DATASET ROWS>
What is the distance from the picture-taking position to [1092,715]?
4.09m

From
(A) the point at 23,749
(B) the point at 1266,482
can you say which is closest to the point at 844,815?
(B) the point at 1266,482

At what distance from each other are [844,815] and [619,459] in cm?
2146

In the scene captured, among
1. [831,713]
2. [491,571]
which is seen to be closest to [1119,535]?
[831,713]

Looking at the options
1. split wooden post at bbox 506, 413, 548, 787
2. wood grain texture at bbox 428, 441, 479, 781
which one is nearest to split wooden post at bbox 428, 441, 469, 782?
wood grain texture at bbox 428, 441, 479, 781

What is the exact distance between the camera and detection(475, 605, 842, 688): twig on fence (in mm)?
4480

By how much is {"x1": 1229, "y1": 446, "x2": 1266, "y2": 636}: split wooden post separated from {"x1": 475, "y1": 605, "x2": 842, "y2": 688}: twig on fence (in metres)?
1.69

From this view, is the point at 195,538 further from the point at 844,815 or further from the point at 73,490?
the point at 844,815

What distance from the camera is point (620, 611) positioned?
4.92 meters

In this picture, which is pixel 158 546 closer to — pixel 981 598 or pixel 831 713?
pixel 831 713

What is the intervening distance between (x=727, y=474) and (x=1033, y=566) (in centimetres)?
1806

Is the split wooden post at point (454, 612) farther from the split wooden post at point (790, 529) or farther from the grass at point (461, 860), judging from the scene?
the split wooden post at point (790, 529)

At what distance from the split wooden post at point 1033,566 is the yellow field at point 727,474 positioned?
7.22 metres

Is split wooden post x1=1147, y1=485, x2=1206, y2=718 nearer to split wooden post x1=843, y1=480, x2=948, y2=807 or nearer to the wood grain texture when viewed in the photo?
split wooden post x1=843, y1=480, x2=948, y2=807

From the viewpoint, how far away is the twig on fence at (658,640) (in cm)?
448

PROBLEM DESCRIPTION> Rewrite the entries from the line containing "From the viewpoint, how" through the end of the entries, swapping "viewpoint" for "camera position" and leaving everything else unchanged.

OUTPUT OF THE EXERCISE>
From the camera position, how far away is the twig on fence at (658,640) (in cm)?
448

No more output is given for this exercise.